An observation from this study that is both intriguing and worth pursuing is the consistency of functional changes in the rumen epithelium and the rumen epithelial bacteria. As mentioned above, results of PICRUSt suggested that the abundance of genes related to the immune system was increased in the rumen epithelial bacteria after the HG diets. Correspondingly, the immune responses that occurred in the rumen epithelium, such as a local inflammation and elevated expression of Toll-like receptor genes, have also been reported by previous studies (Chen et al. 2012; Dionissopoulos et al. 2012). Similarly, our results also indicated that the HG-fed goats had a higher relative abundance of genes from the energy metabolism family. This alteration corresponded to the upregulation of energy-demanding or energy-metabolizing events recorded in the rumen epithelium during HG feeding, such as rumen papillae proliferation, enhanced VFA absorption, and increased expression of vH+-ATPase (Shen et al. 2004; Penner et al. 2009; Kuzinski et al. 2012). These findings further demonstrated the close relationship between the rumen epithelial bacteria and the rumen epithelium. We can reasonably speculate that there is a synergistic effect between the functions of rumen epithelial bacteria and the rumen epithelium and also provide more direct evidence about the rumen epithelial bacteria contributing to the alterations in the rumen epithelium during HG feeding. However, without a doubt, the mechanisms behind these host–microbial interactions need further study.
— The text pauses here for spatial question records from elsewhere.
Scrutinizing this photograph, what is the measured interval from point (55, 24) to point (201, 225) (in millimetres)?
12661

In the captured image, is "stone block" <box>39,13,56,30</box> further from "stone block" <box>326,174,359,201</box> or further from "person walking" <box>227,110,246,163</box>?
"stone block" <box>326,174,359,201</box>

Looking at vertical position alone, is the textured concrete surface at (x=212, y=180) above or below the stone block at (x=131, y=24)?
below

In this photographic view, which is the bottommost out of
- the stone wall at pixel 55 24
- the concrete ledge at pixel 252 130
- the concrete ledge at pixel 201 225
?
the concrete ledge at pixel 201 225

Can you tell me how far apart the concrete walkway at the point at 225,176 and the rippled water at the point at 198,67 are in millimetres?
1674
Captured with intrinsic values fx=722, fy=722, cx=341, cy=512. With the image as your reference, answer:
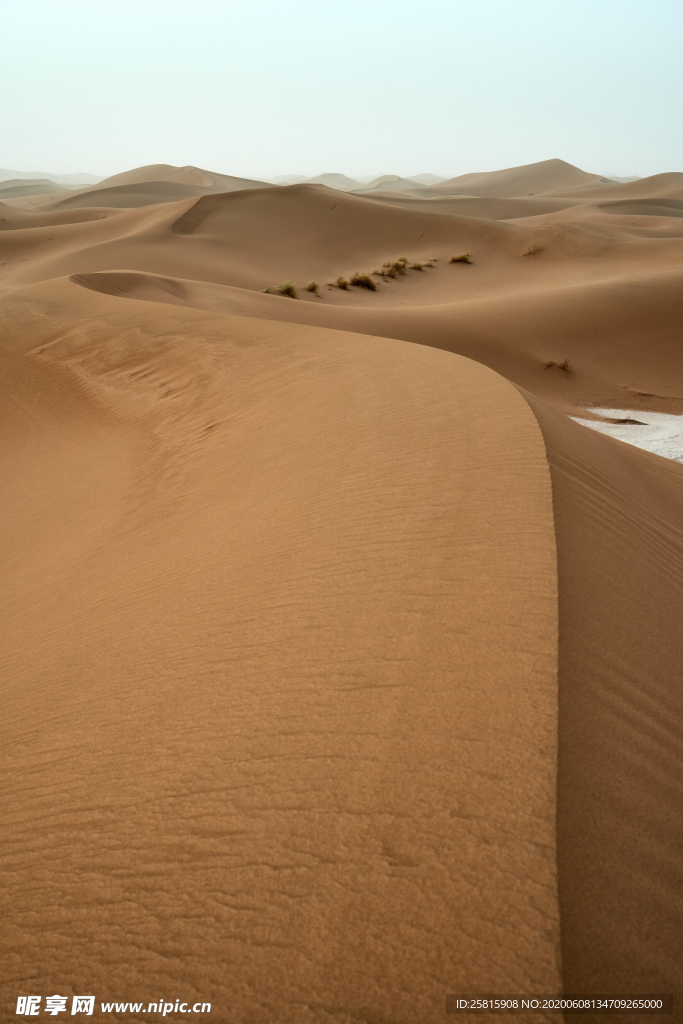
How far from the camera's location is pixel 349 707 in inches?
86.1

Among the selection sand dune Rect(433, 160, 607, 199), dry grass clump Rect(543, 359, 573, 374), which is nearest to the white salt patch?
dry grass clump Rect(543, 359, 573, 374)

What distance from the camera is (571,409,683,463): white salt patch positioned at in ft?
28.5

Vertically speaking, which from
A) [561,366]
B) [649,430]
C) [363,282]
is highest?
[363,282]

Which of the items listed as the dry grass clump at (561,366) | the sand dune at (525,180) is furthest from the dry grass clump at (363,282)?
the sand dune at (525,180)

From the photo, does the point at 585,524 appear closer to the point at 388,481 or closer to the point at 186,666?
the point at 388,481

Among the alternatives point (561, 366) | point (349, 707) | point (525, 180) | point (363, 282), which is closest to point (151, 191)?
point (363, 282)

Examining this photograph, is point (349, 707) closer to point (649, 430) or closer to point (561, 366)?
point (649, 430)

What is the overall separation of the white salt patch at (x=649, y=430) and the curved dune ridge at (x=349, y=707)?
9.88ft

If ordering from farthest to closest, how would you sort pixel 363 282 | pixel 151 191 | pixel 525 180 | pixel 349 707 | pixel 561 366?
pixel 525 180 < pixel 151 191 < pixel 363 282 < pixel 561 366 < pixel 349 707

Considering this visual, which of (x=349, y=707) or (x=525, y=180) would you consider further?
(x=525, y=180)

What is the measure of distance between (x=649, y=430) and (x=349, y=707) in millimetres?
8692

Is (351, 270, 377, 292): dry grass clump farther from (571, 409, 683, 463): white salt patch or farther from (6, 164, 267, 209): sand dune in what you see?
(6, 164, 267, 209): sand dune

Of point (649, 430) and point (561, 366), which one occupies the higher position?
point (561, 366)

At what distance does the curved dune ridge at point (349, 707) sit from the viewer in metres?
1.58
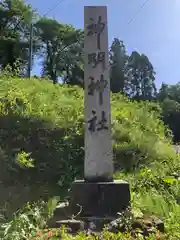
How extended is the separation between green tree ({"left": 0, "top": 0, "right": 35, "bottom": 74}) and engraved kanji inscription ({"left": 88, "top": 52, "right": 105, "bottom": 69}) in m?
18.7

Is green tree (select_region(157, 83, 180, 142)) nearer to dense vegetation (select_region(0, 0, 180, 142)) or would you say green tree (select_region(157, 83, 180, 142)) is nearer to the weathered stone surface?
dense vegetation (select_region(0, 0, 180, 142))

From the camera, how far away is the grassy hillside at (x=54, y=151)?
6031 millimetres

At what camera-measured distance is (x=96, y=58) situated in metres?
5.04

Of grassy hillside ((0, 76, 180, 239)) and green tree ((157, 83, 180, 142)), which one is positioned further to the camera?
green tree ((157, 83, 180, 142))

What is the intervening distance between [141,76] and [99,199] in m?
31.1

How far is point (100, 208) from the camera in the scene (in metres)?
4.43

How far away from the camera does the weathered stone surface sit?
479 cm

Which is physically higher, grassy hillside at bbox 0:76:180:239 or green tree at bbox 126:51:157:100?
green tree at bbox 126:51:157:100

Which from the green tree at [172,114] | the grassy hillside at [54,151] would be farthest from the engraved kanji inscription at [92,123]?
the green tree at [172,114]

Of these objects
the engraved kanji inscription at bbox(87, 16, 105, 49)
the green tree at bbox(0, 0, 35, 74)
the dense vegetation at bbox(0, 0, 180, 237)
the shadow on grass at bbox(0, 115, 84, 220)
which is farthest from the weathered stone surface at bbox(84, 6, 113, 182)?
the green tree at bbox(0, 0, 35, 74)

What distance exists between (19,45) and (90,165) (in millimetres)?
20627

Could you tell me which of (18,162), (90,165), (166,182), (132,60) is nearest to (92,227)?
(90,165)

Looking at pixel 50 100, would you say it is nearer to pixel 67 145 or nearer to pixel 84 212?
pixel 67 145

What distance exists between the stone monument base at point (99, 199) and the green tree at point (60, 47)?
2303 centimetres
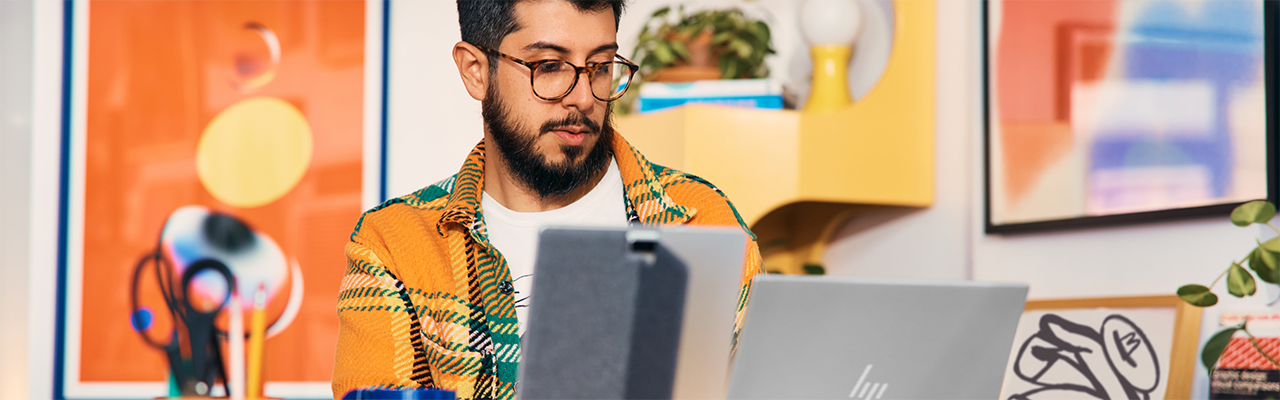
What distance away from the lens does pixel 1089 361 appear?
59.1 inches

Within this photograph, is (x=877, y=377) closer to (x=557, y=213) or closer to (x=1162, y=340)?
(x=557, y=213)

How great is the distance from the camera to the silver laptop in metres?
0.73

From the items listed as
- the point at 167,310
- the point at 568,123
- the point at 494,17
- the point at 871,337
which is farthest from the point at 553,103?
the point at 167,310

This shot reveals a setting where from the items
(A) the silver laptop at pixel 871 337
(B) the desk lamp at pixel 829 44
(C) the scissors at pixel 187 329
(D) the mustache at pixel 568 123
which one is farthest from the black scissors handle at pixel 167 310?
(A) the silver laptop at pixel 871 337

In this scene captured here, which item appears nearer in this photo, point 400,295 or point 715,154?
point 400,295

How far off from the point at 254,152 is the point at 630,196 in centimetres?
129

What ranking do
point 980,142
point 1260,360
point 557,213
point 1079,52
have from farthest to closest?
point 980,142
point 1079,52
point 557,213
point 1260,360

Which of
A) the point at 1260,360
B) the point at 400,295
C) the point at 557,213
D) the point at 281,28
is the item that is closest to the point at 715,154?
the point at 557,213

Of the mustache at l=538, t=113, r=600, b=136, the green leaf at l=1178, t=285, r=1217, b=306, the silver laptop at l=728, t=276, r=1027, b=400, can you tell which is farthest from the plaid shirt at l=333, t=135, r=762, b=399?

The exact mechanisms responsible for local inflammation are not clear. In this study, our results showed that pH was negatively correlated with the increased mRNA abundances of IL-1β and IL-6, while the concentration of LPS was significantly correlated with IL-1β. These results suggested that rumen pH and LPS level may play an important role in inducing local inflammation. Indeed, in human medical studies, the effects of high acidity and LPS accumulation on intestinal inflammation are well-documented (Mortensen and Clausen 1996; Maes et al. 2008). Thus, the decreased pH and elevated LPS concentration in rumen content from HG-fed goats may contribute to the occurrence of local inflammation, accompanying the secretion of pro-inflammatory cytokines in the rumen epithelium.

In conclusion, feeding goats HG diets resulted in an increase in the concentrations of VFAs and LPS and a decrease in rumen pH. Changes in rumen fermentation characteristics further led to a shift in rumen epithelial bacterial communities, which eventually resulted in rumen epithelial injuries.